Dann, plötzlich, gab es irgendwo in dem stillen Stadthaus einen dumpfen Knall. Cornelia richtete sich in ihrem Bett auf und saß mit blinzelnden Augen und klopfendem Herzen hellwach in ihren Kissen. Sie warf die Steppdecke beiseite, kletterte aus dem Bett und ging auf Zehenspitzen durch den Korridor auf die Treppe zu, die im weiten Bogen ins Wohnzimmer hinunterführte.

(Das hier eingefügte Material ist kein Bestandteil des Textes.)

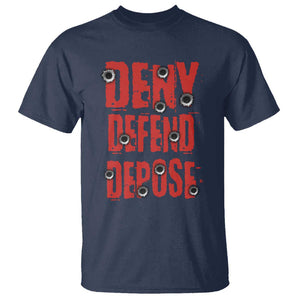 Deny Defend Depose T Shirt Bullet Holes TS11 Navy Print Your Wear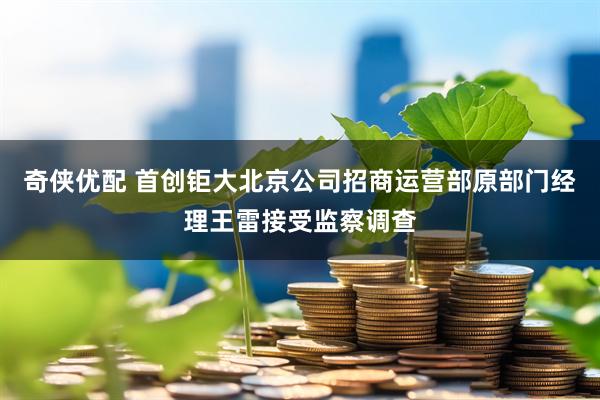 奇侠优配 首创钜大北京公司招商运营部原部门经理王雷接受监察调查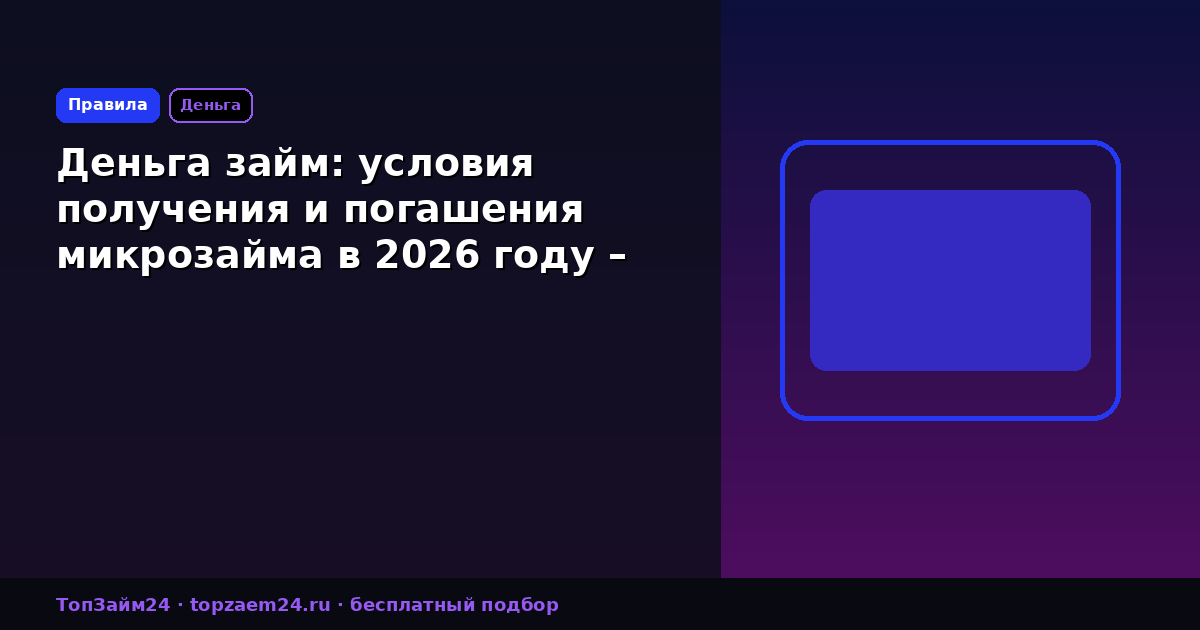 Деньга займ: условия получения и погашения микрозайма в 2026 году – полный обзор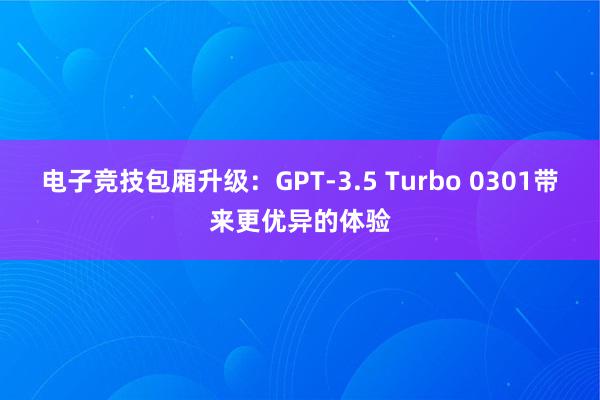 电子竞技包厢升级：GPT-3.5 Turbo 0301带来更优异的体验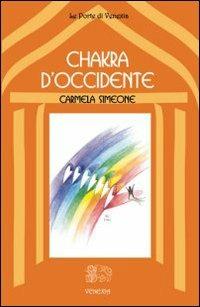 Chakra d'Occidente - Carmela Simeone - copertina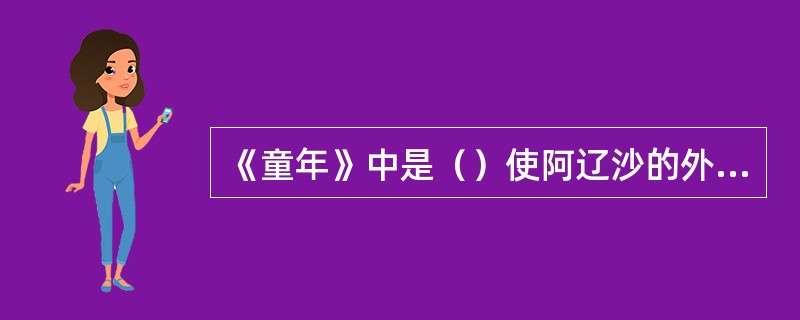 《童年》中是（）使阿辽沙的外祖父变得吝啬，专横，残暴。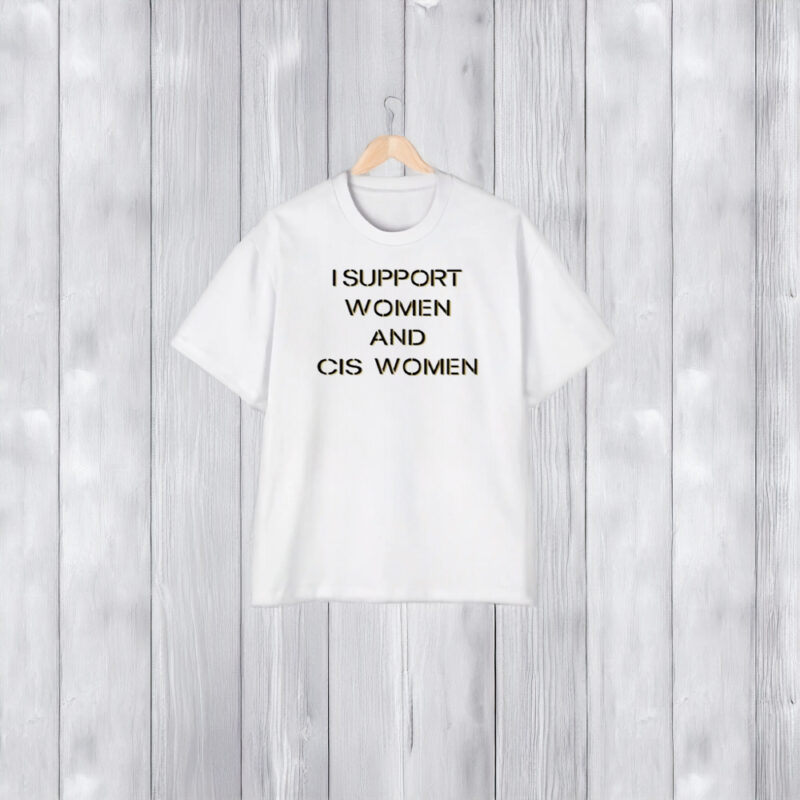 I Support Women And Cis Women T-Shirt2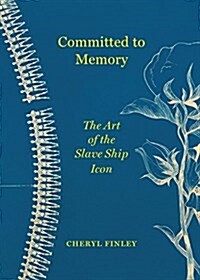 Committed to Memory: The Art of the Slave Ship Icon (Hardcover)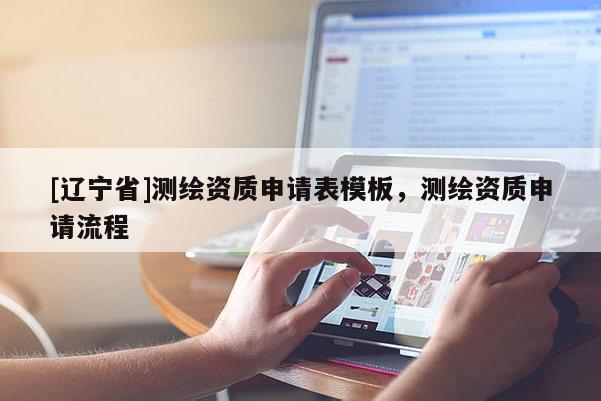 [辽宁省]测绘资质申请表模板，测绘资质申请流程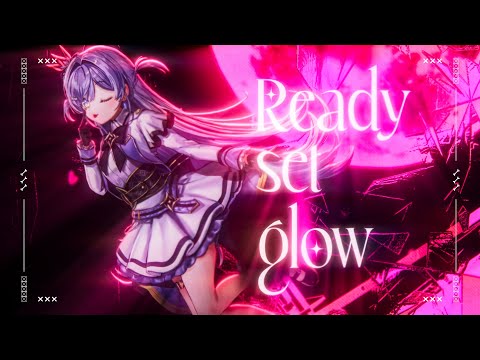 Ready set glow / 夜乃くろむ【#DIAMONDintheROUGH】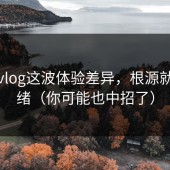 糖心vlog这波体验差异，根源就在情绪（你可能也中招了）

Dort bückte sich Joe hastig, um eine Lampe wieder aufzuheben, die er versehentlich vom Tisch gestoßen hatte, während er sich verwundert in dem riesigen getäfelten Raum umgesehen und den fünf Meter hohen Weihnachtsbaum betrachtet hatte, der in dessen Mitte stand. Dieser Baum war ein wahres Kunstwerk, behängt mit wunderschönen mundgeblasenen Glasfiguren und so viel Engelshaar, daß er einem schimmernden Berg aus Zuckerwatte glich. »He, tut mir leid, Mann«, murmelte Joe, während Santa wieder eines von seinen rot und grün eingewickelten Geschenkpaketen unter den Baum legte. »Ich habe das nicht gewollt . . .«
»Oh!«
Sie drehten sich erschrocken um und entdeckten ein kleines Mädchen, das mit einem zerknitterten Flanellnachthemd und großen, staunenden Augen im Türrahmen stand.